Copy every line of text in the data below character for character, leaving out the pictures.
——————————
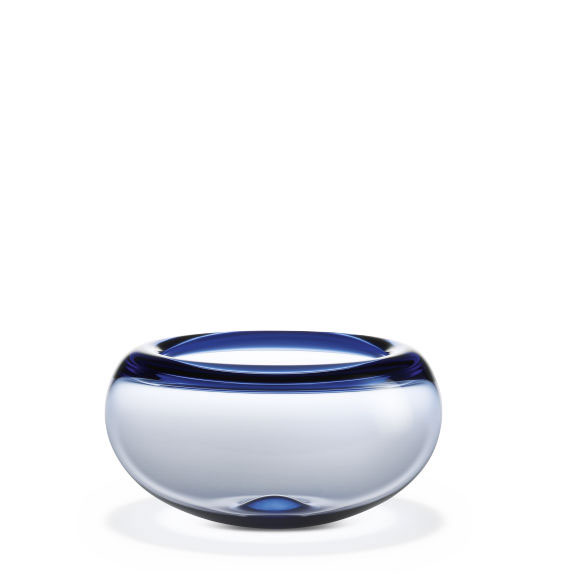 ホルムガード HOLMEGAARDPROVENCE プロバンス Bowl Blue ボウル ブルー (S) 19cm 4352951 吹きガラス 北欧雑貨 インテリア【 送料無料 】【受注商品】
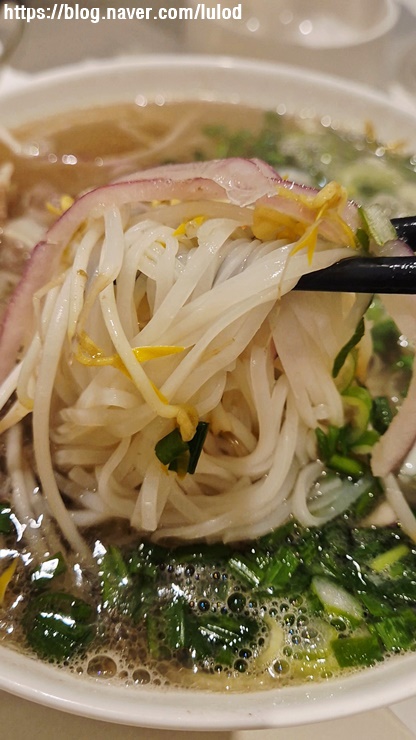  평촌 먹거리촌 맛집 팟팟 진한 쌀국수 국물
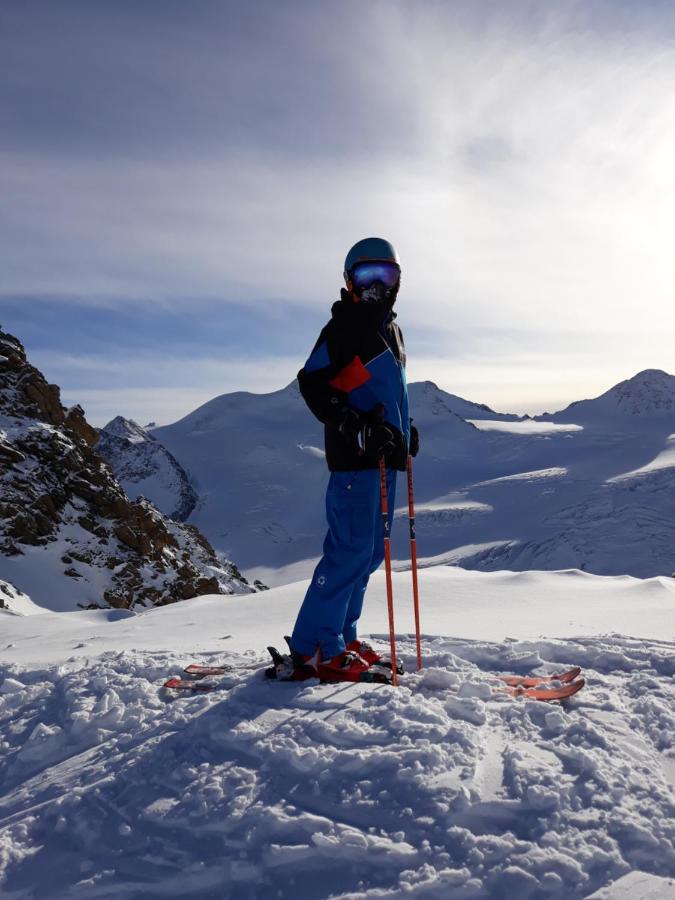 Appartement Berg-Juwel à Sankt Leonhard im Pitztal Extérieur photo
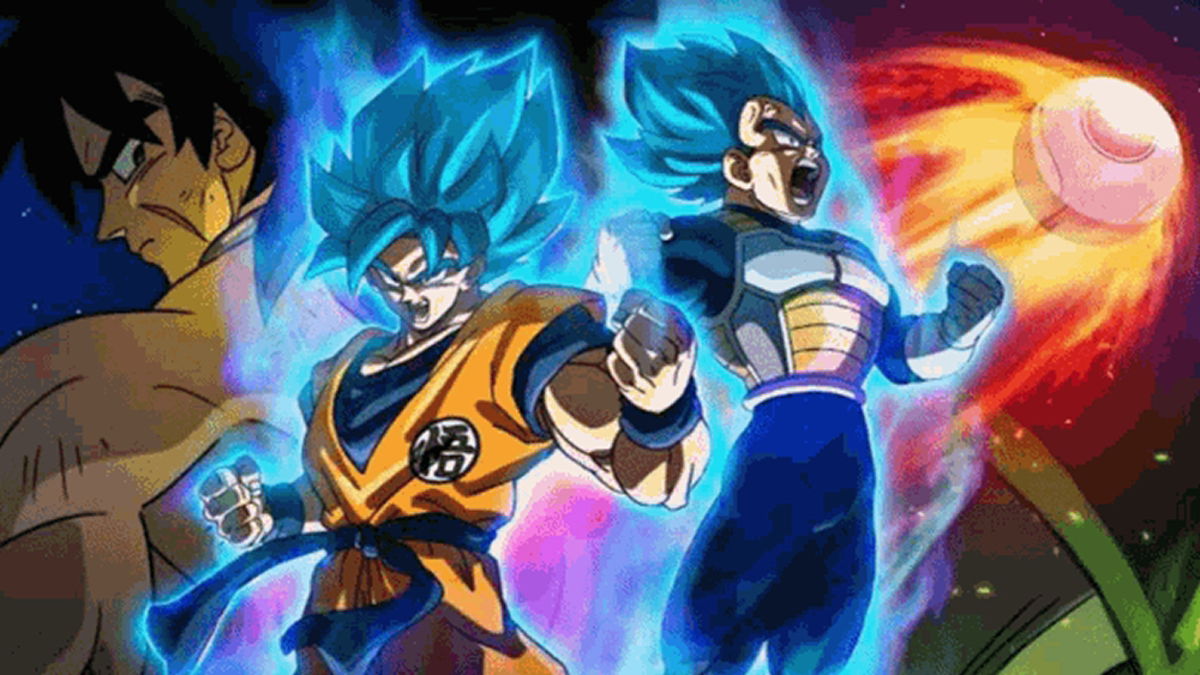 Dragon Ball: estos retratos de Goku y Vegeta brillan en la oscuridad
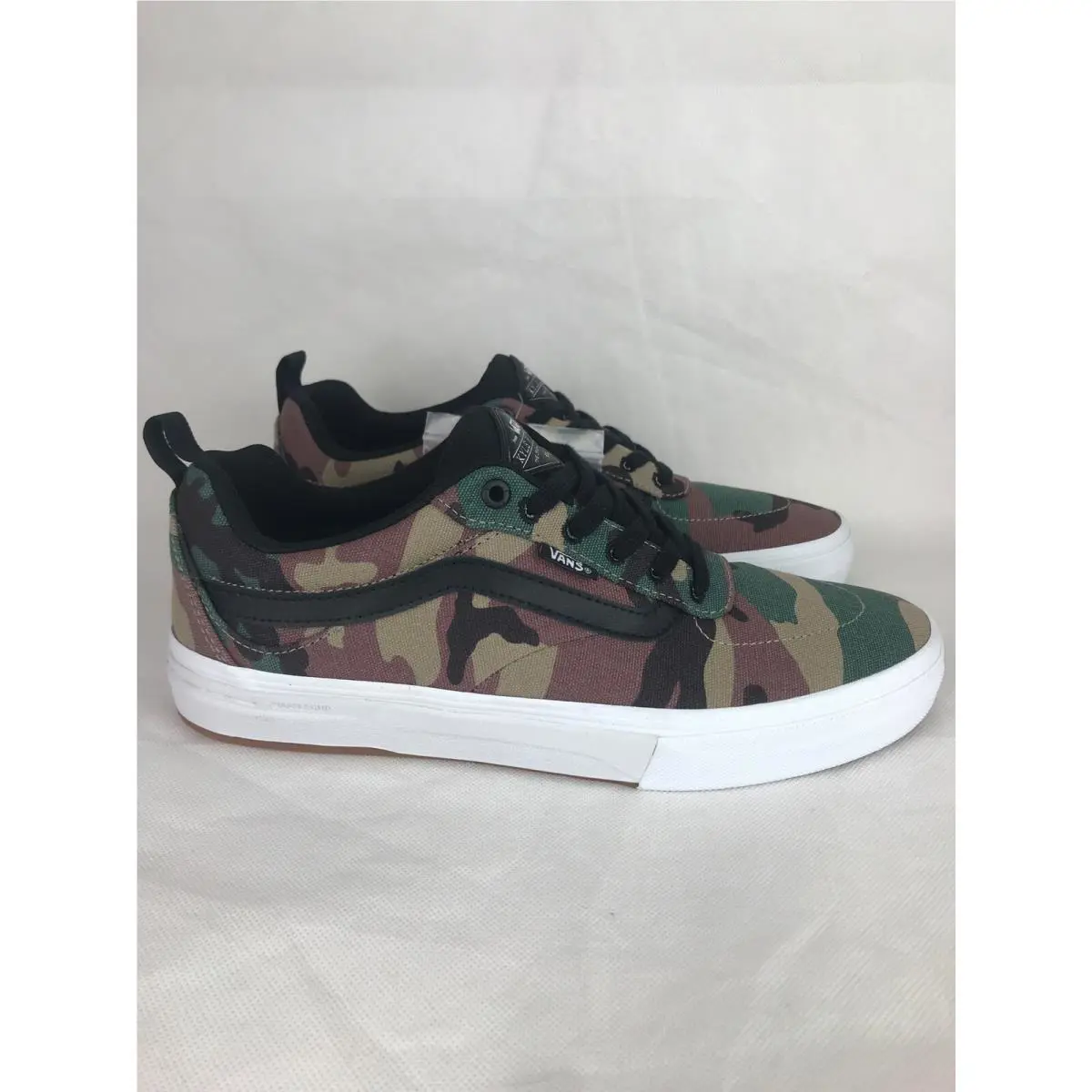 Vans shoes - Kyle Walker Pro - Kyle Walker Pro - Camo / Multicolor / Black / White / Green / Brown (UPC: 0192363220901) 0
——————————
PROBLEM SOLUTION:
 ホルムガード HOLMEGAARDPROVENCE プロバンス Bowl Blue ボウル ブルー (S) 19cm 4352951 吹きガラス 北欧雑貨 インテリア【 送料無料 】【受注商品】
  평촌 먹거리촌 맛집 팟팟 진한 쌀국수 국물
 Appartement Berg-Juwel à Sankt Leonhard im Pitztal Extérieur photo
 Dragon Ball: estos retratos de Goku y Vegeta brillan en la oscuridad
 Vans shoes - Kyle Walker Pro - Kyle Walker Pro - Camo / Multicolor / Black / White / Green / Brown (UPC: 0192363220901) 0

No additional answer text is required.